Giovanni Paris, 51enne di Palombara Sabina, Guardia giurata e Presidente del Corpo Ambientale Nazionale
Inizia così l’appello pubblico lanciato attraverso il quotidiano on line Tiburno.Tv da parte di Giovanni Paris, 51enne di Palombara Sabina, Guardia particolare giurata dell’Istituto Urbe Vigilanza di Roma e Presidente del Corpo Ambientale Nazionale, l’organizzazione di volontariato specializzata per la tutela dell’ambiente, la protezione degli animali e la formazione delle nuove generazioni.
Giovedì scorso 10 settembre Paris ha rischiato la vita mentre percorreva il tronchetto della A24 in sella alla sua moto Honda Crossrunner 800 bianca, durante il viaggio in direzione del cimitero Verano, dove lavora come vigilante.
All’altezza del chilometro 2 del tronchetto, il 51enne è stato urtato e sbalzato di sella riportando numerose ferite che i sanitari del pronto soccorso dell’ospedale San Giovanni di Roma hanno giudicato guaribili in 30 giorni.

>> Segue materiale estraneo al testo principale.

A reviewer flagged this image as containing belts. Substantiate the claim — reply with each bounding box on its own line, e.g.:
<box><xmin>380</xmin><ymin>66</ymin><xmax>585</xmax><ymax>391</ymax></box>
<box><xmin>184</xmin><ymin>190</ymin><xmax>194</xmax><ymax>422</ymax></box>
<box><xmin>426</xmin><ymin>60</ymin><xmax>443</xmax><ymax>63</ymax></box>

Il tratto del tronchetto A24 dove Giovanni Paris è stato sbalzato di sella dalla moto
“Sono stato travolto da una auto che poi ha deciso di fuggire!”, attacca Paris, noto sui territori di Tivoli, Guidonia e Palombara Sabina come volontario del Can impegnato nel contrasto all’abbandono rifiuti e nella caccia agli “zozzoni”.
“Erano circa le 5:35 circa – racconta Giovanni Paris – percorrevo il tronchetto A24, quando all’altezza dello Svincolo Palmiro Togliatti sono stato travolto da un’auto pirata e fatto sbalzare a decine di metri.
Nell’ urto, ho riportato innumerevoli ferite agli arti, traumi e sette fratture di cui tre al livello maxillo facciale e due al malleolo”.
Un’ambulanza del 118 ha trasportato Giovanni Paris in codice rosso al San Giovanni di Roma.
La dinamica dell’incidente è al vaglio della Polizia Stradale del distaccamento di Settebagni intervenuta sul posto.
“Mi risulta – spiega Paris – che siano state richieste le immagini del sistema di videosorveglianza del tratto autostradale per risalire al responsabile dell’accaduto e attribuire le responsabilità del mancato soccorso”.
“Io non ricordo nulla dell’accaduto perché ho avuto un grave trauma cognitivo della memoria – è l’appello di Giovanni Paris – Mi rivolgo ai lettori, è importante avere informazioni su persone informate dei fatti che possano dare un contributo alla ricostruzione di questa storia.
Ringrazio la redazione del Tiburno per la particolare sensibilità a questi temi”.